Damit die Auswahl nicht völlig beliebig wirkt, setzen Leitobjekte Akzente. Gartenzwerge stehen augenzwinkernd in der Rubrik „Charakter“ herum. Auch sogenannte „deutsche Tugenden“ wie Pünktlichkeit oder Ordnung kommen auf den ironischen Prüfstand. Eine Mülltonne wirft die Frage auf, ob sich hinter der akribischen deutschen Mülltrennung übertriebener Ordnungswahn verbirgt oder lobenswerte Liebe zur Ökologie. Auch dunkle Kapitel bleiben in Nürnberg nicht ausgeklammert. So ist die Büste Adolf Hitlers als bewusster Stolperstein in der Präsentation vertreten. Auf sperrigen Quadern sind Fotografien Axel Thünkers von NS-Vernichtungslagern in ihrem aktuellen Zustand zu sehen.

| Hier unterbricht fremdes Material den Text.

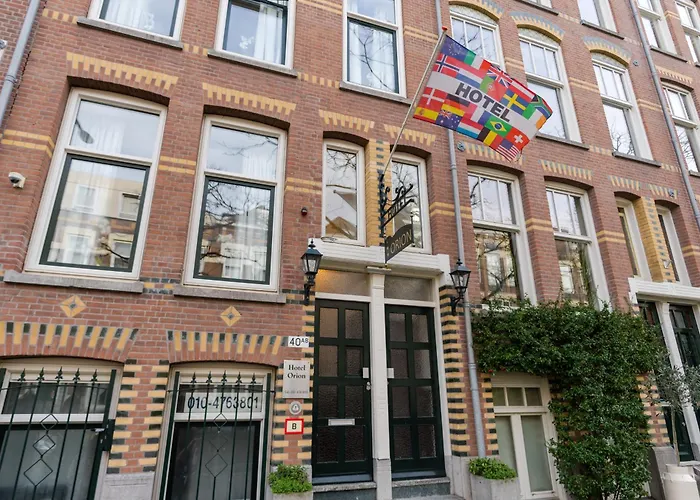 Hotel Orion Rotterdam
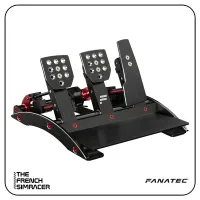 Fanatec ClubSport DD+ Ready2Race GT3 Bundle (15 Nm)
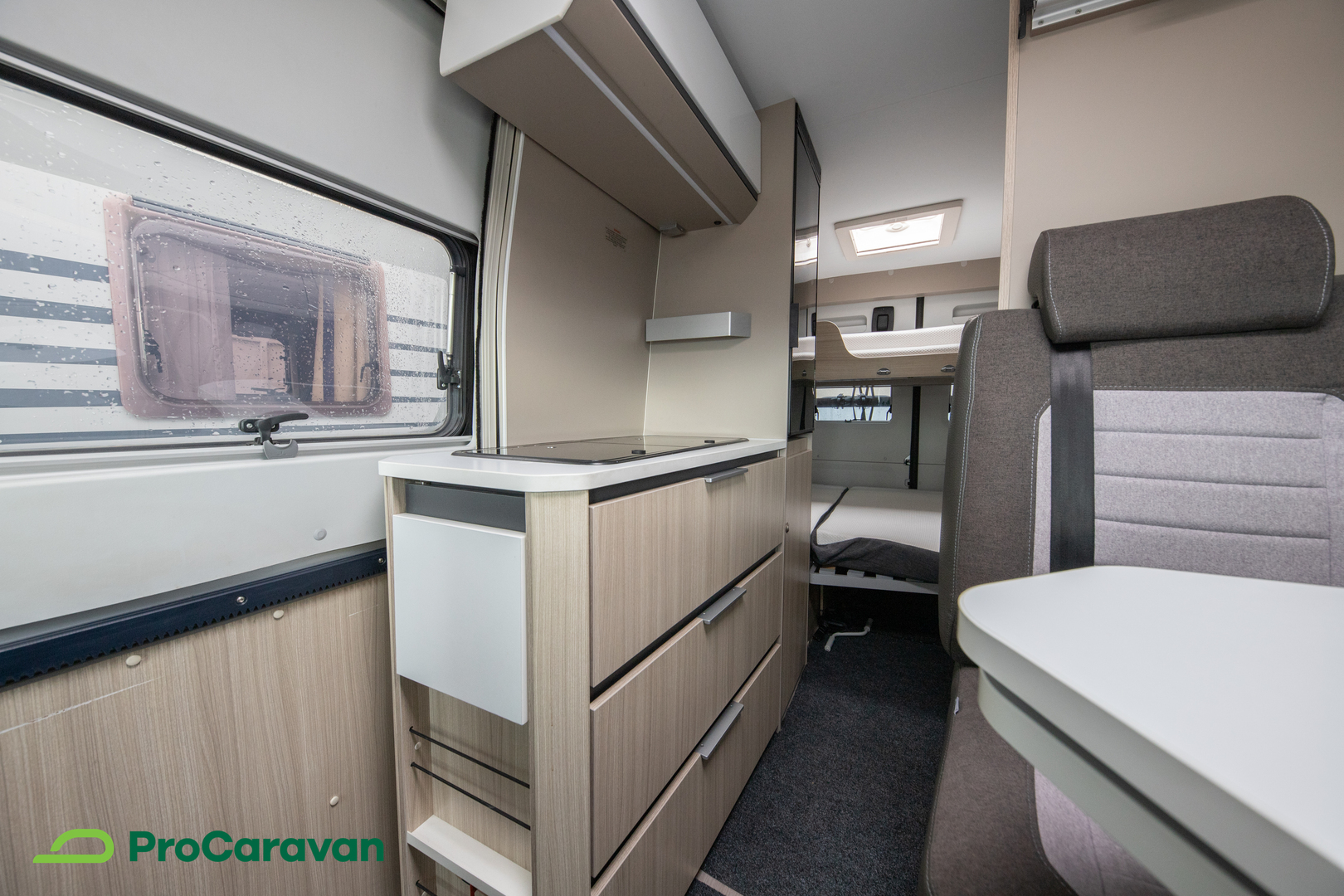 ADRIA Twin 600 SPB 2020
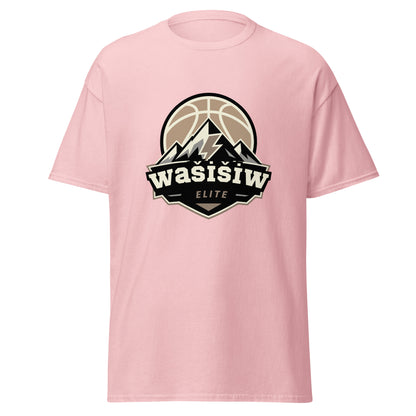 Classic | T-Shirt | Wašišiw Elite | Vanguard Logo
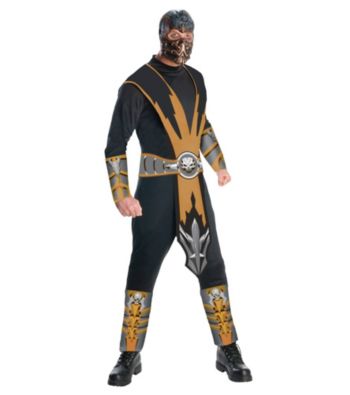 Mortal Kombat™ Scorpion Adult Costume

Ist das deutsch? Oder eher Luthers berühmte „Thesen“? Die Ausstellung wirft mehr Fragen auf als sie beantwortet. Es geht weniger um eine Chronologie deutscher Geschichte als um ein feuilletonistisches Bild der Deutschen von sich selber. Kein brav-biederes Abschreiten deutscher Befindlichkeit, sondern eine gelungene nationale Identitätssuche zwischen Witz und Ernst, Klischee und Realität.

Nürnberg, bis 2. Oktober. Katalog 18 Euro.